Nigeria can generate $134bn revenue – Financial expert

Dr Ayo Abina, chairman of AACS, an international consulting and investment company, has said that Nigeria can generate a minimum of $134.3 billion revenue, adding that the country does not need to borrow to fund its 2023 budget.

The financial expert and former top banking executive said this in the AACS Fortnightly, a publication of his company.

Premising his submission on the earnings for 2022, Abina said in addition to the $45.6 billion earned from oil receipts and $22 billion collected by the Federal Inland Revenue Service (FIRS), Nigeria can earn additional $53bn by raising the tax-to-GDP collection ratio to 15 per cent without raising taxes, save $9.7 billion by removing fuel subsidies and save $4 billion by tackling oil theft.

“These amount to $134.3 billion revenue. With this, we won’t need to borrow to finance our 2023 budget,” he said. 

Expatiating on this, Abina said, “The Nigerian GDP is estimated at $500bn, and driving that economy size should generate between 20 per cent to 25 per cent revenue. This assumes a minimum of about $100bn to $125 billion in the economy as revenue yearly.

■ **Records**:
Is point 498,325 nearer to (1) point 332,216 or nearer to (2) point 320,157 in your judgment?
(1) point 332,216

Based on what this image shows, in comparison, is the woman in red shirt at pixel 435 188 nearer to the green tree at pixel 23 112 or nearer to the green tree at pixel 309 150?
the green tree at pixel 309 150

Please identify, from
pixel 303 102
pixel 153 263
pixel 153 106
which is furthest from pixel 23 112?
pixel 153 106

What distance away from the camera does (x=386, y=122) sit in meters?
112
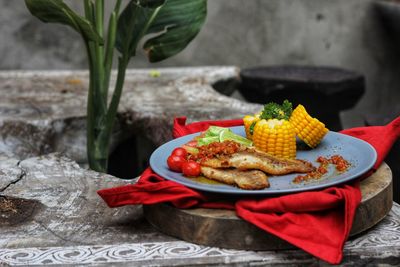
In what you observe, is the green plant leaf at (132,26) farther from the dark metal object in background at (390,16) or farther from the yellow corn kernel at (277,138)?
the dark metal object in background at (390,16)

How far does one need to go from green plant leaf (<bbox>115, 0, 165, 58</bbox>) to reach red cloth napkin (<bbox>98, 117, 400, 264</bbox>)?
1.18 meters

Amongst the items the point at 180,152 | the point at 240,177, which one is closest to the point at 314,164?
the point at 240,177

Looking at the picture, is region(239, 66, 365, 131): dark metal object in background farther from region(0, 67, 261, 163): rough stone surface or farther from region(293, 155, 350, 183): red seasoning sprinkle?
region(293, 155, 350, 183): red seasoning sprinkle

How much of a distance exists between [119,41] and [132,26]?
0.25 m

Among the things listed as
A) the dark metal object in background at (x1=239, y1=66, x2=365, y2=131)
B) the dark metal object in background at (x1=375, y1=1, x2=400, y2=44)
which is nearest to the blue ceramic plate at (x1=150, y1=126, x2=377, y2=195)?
the dark metal object in background at (x1=239, y1=66, x2=365, y2=131)

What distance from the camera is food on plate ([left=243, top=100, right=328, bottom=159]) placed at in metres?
2.15

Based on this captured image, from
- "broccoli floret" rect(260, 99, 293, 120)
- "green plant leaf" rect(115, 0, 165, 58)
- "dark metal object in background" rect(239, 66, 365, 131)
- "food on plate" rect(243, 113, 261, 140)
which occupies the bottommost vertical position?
"dark metal object in background" rect(239, 66, 365, 131)

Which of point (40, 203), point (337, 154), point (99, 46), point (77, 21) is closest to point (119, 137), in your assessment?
point (99, 46)

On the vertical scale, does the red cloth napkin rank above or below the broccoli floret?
below

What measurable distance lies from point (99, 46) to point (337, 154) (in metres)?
1.33

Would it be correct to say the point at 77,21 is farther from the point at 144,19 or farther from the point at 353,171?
the point at 353,171

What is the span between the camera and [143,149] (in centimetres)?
513

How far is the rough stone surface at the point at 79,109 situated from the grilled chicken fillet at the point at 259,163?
4.25 feet

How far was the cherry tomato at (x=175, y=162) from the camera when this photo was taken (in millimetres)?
2033
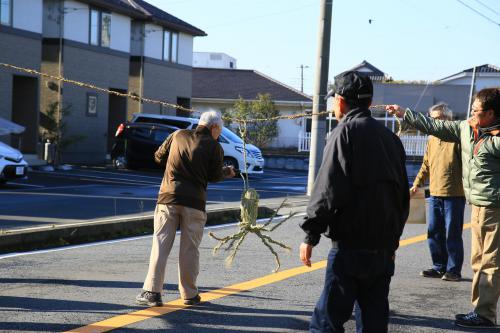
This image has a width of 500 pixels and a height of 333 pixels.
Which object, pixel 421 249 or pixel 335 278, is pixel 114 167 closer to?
pixel 421 249

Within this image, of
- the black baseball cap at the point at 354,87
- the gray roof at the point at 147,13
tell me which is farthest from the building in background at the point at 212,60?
the black baseball cap at the point at 354,87

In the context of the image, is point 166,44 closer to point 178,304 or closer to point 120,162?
point 120,162

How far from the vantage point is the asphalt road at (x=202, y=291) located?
19.1 ft

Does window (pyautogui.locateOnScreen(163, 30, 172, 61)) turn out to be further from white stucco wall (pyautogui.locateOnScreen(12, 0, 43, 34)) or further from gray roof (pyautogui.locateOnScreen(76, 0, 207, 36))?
white stucco wall (pyautogui.locateOnScreen(12, 0, 43, 34))

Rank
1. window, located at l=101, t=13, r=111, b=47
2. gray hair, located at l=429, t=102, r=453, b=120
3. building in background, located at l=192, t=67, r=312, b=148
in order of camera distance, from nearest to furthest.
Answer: gray hair, located at l=429, t=102, r=453, b=120, window, located at l=101, t=13, r=111, b=47, building in background, located at l=192, t=67, r=312, b=148

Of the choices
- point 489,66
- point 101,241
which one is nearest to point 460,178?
point 101,241

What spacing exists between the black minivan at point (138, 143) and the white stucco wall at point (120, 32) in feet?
19.9

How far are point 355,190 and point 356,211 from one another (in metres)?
0.12

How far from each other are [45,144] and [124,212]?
13066 millimetres

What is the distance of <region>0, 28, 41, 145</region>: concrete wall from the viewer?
2433cm

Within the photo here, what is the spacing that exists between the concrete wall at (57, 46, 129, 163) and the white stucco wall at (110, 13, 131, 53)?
1.28 feet

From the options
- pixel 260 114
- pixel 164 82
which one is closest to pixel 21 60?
pixel 164 82

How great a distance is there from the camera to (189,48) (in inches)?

■ **Challenges**:
1. According to the Nigeria revenue article, how much could Nigeria save by removing fuel subsidies?
2. Transcribe everything in the Nigeria revenue article from "The financial expert" down to "as revenue yearly.".
3. List each of the sums that make up the $134.3 billion total in the Nigeria revenue article, along with what each comes from.
The items come from a separate source and are unrelated to the Nigeria revenue article.

■ **Answers for the exercise**:
1. $9.7 billion

2.
The financial expert and former top banking executive said this in the AACS Fortnightly, a publication of his company.

Premising his submission on the earnings for 2022, Abina said in addition to the $45.6 billion earned from oil receipts and $22 billion collected by the Federal Inland Revenue Service (FIRS), Nigeria can earn additional $53bn by raising the tax-to-GDP collection ratio to 15 per cent without raising taxes, save $9.7 billion by removing fuel subsidies and save $4 billion by tackling oil theft.

“These amount to $134.3 billion revenue. With this, we won’t need to borrow to finance our 2023 budget,” he said. 

Expatiating on this, Abina said, “The Nigerian GDP is estimated at $500bn, and driving that economy size should generate between 20 per cent to 25 per cent revenue. This assumes a minimum of about $100bn to $125 billion in the economy as revenue yearly.

3.
- $45.6 billion earned from oil receipts
- $22 billion collected by the Federal Inland Revenue Service (FIRS)
- $53bn from raising the tax-to-GDP collection ratio to 15 per cent without raising taxes
- $9.7 billion saved by removing fuel subsidies
- $4 billion saved by tackling oil theft